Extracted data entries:
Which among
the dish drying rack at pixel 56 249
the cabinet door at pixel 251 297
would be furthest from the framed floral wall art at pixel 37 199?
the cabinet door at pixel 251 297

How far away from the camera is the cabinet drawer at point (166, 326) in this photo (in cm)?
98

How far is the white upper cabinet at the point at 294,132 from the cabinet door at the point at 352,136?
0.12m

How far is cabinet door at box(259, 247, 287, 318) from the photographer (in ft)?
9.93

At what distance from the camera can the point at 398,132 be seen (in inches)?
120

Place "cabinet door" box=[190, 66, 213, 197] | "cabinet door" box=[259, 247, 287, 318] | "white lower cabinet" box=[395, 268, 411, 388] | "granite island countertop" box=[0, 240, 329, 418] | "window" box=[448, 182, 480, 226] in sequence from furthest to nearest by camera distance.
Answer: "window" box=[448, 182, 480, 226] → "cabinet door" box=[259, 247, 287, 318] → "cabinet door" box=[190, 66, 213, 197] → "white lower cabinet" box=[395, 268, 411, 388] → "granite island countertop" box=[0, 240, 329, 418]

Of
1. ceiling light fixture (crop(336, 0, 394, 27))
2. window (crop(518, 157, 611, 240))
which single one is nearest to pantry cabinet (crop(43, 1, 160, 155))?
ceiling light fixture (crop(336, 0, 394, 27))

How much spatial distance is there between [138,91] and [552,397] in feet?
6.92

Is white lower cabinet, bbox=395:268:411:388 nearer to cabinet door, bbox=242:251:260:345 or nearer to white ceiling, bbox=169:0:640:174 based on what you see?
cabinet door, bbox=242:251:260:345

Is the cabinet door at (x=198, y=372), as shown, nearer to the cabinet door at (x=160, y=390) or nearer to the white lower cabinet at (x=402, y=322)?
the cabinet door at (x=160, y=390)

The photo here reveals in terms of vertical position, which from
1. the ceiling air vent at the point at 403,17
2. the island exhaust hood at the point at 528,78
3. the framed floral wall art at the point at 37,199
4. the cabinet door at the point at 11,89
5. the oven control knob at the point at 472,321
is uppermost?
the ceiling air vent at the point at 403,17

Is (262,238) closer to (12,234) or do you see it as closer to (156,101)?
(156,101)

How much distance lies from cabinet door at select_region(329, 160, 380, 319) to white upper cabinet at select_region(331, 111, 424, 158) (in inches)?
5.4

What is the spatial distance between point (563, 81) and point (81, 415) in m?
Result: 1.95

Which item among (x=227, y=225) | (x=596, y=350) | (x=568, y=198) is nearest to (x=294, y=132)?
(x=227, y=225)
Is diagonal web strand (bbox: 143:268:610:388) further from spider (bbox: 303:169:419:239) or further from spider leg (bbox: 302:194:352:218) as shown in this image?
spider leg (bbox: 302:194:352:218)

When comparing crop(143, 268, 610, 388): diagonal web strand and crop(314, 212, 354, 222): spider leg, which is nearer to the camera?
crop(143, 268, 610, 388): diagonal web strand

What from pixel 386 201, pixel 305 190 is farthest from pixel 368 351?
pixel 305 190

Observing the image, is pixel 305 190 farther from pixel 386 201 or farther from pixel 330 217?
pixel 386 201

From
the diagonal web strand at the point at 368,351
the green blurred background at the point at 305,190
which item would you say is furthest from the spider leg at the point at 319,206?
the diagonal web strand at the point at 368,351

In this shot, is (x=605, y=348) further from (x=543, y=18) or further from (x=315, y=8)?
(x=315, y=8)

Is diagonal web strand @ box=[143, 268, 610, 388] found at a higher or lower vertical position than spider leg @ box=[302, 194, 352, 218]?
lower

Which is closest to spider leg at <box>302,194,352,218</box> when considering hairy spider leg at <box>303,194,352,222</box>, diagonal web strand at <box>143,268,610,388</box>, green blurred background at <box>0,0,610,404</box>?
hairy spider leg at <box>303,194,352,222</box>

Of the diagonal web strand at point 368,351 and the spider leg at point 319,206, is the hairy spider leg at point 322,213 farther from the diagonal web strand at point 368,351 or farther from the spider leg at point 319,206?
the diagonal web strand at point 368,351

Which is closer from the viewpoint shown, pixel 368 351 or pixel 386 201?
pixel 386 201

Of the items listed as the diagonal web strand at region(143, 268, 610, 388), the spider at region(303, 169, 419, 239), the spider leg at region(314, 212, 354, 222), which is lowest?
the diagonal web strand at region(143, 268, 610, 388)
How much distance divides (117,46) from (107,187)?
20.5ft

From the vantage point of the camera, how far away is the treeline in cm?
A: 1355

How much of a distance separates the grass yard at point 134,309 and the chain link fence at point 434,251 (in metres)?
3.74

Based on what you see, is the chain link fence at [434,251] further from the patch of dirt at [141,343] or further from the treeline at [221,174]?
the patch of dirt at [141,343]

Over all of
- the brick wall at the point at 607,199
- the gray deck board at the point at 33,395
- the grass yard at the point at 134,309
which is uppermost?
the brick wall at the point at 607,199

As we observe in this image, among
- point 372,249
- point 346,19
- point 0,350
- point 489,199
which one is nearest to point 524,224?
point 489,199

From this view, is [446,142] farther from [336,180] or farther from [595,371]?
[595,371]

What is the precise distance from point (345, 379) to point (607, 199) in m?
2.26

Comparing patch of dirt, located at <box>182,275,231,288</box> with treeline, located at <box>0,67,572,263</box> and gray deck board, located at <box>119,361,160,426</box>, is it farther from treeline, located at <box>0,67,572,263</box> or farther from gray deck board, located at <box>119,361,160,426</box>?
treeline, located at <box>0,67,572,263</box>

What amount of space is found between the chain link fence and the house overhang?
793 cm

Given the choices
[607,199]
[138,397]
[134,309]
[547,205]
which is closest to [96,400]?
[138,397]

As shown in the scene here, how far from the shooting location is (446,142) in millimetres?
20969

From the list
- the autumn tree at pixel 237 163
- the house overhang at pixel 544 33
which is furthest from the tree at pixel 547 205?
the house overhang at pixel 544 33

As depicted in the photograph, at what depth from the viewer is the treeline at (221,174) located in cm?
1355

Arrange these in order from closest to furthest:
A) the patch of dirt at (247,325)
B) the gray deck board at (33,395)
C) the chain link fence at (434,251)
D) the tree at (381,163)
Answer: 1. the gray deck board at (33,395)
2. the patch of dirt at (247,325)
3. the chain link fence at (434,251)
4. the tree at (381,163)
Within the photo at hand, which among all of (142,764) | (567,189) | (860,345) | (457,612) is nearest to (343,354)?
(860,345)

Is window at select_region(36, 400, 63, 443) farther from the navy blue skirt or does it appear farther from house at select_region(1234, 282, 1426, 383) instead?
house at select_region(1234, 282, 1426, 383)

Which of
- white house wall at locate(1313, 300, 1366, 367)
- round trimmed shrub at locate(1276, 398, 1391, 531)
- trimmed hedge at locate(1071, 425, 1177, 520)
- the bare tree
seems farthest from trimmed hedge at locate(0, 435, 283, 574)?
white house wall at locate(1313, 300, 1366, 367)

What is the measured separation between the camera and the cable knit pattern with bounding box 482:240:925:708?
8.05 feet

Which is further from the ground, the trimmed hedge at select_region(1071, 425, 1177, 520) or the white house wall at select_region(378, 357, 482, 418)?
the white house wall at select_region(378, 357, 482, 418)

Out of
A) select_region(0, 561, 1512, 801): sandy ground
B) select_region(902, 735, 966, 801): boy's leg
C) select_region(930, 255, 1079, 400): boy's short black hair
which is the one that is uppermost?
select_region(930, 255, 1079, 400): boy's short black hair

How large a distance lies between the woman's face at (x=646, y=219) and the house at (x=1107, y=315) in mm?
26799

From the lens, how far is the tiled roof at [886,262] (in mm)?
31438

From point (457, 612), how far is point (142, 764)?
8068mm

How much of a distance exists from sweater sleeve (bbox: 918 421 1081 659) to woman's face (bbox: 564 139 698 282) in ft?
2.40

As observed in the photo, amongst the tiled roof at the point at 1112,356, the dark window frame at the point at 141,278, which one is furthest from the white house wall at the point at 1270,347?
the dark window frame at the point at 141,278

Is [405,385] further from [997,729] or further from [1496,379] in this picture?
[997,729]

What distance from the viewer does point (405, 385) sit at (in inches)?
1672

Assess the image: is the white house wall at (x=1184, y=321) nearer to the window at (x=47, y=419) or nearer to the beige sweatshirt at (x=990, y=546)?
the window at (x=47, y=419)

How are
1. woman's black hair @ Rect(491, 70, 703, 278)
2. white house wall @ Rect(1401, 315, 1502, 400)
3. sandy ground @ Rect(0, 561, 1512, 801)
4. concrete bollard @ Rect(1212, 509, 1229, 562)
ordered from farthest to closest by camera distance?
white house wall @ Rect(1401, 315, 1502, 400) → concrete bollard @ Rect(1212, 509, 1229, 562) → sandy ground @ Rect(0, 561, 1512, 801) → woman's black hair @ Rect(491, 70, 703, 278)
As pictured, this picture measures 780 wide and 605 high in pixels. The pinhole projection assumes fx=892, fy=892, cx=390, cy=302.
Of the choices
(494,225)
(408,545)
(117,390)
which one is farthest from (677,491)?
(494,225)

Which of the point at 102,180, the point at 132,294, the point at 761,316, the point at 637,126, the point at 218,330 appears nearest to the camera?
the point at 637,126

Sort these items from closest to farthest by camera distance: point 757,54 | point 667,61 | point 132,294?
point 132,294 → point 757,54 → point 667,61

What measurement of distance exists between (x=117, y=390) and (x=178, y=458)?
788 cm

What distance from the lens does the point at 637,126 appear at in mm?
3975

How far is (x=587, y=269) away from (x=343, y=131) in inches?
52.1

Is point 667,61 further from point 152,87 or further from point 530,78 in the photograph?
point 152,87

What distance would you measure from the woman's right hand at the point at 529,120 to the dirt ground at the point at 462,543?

> [What to work on] Reproduce the listing verbatim from the line containing "What measurement of" through the end of the listing, including both of those ends.

> [Written answer]
What measurement of distance exists between (x=117, y=390) and (x=178, y=458)?
788 cm

What distance from the lens does the point at 637,126 appear at in mm?
3975

How far is (x=587, y=269) away from (x=343, y=131) in inches?
52.1

Is point 667,61 further from point 152,87 or further from point 530,78 in the photograph?
point 152,87

What distance would you measure from the woman's right hand at the point at 529,120 to the dirt ground at the point at 462,543?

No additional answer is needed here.